Why California AG’s Online Privacy Crackdown Makes a Big Difference
Companies that run websites must comply with laws and rules requiring the maintenance of personal privacy. While federal requirements such as those applicable to financial privacy and children’s privacy gain significant attention, website and app developers also should pay careful attention to state privacy requirements. State regulators are monitoring websites and apps for compliance with their privacy mandates.
Given the open nature of the Internet, companies and Web developers, as a practical matter, need to comply with the strictest state privacy requirements — since they can assume that their sites will be accessed from all the states.
So the recent letters sent by California Attorney General Kamala Harris to 100 companies and mobile app developers (including Delta, United Continental and Open Table), asking them to bring their privacy policies in line with California state law, are highly relevant to anyone whose Web site is going to be accessed in California.
In these letters, Harris gave companies and developers 30 days to come up with a plan to comply with the California privacy law, or tell her why it does not apply to a particular app. After the 30 days are up, Harris will apparently sue the firms or developers that aren’t complying, with a potential fine of up to $2,500 each time the app is downloaded.

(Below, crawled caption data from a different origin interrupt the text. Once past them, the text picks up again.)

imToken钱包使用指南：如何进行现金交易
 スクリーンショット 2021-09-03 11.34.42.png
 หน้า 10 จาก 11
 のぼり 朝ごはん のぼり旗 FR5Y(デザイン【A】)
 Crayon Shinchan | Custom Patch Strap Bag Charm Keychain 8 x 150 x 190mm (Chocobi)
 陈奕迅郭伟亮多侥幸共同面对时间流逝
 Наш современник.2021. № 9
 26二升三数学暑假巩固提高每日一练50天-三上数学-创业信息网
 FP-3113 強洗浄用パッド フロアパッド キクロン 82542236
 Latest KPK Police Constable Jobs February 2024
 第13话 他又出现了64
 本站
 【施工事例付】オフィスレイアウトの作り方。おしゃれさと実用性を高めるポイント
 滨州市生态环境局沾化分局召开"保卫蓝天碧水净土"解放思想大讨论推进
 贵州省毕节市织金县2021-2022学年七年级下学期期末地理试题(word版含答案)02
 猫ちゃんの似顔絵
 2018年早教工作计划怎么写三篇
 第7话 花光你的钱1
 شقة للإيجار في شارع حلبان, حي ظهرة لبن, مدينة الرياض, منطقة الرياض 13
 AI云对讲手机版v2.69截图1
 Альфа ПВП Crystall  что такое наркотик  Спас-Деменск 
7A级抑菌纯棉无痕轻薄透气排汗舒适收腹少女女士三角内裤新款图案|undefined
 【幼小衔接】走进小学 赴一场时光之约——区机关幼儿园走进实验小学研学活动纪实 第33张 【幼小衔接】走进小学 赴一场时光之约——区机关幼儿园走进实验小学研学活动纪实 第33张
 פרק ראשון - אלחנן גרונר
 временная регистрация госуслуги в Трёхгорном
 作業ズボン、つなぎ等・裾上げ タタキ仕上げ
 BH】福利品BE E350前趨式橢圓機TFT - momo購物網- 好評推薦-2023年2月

“Protecting the privacy of online consumers is a serious law enforcement matter,” Harris said in a statement. “We have worked hard to ensure that app developers are aware of their legal obligations to respect the privacy of Californians, but it is critical that we take all necessary steps to enforce California’s privacy laws.”
We must emphasize that anyone who makes apps and websites available to consumers must comply with state as well as federal requirements. The California actions will only be the beginning.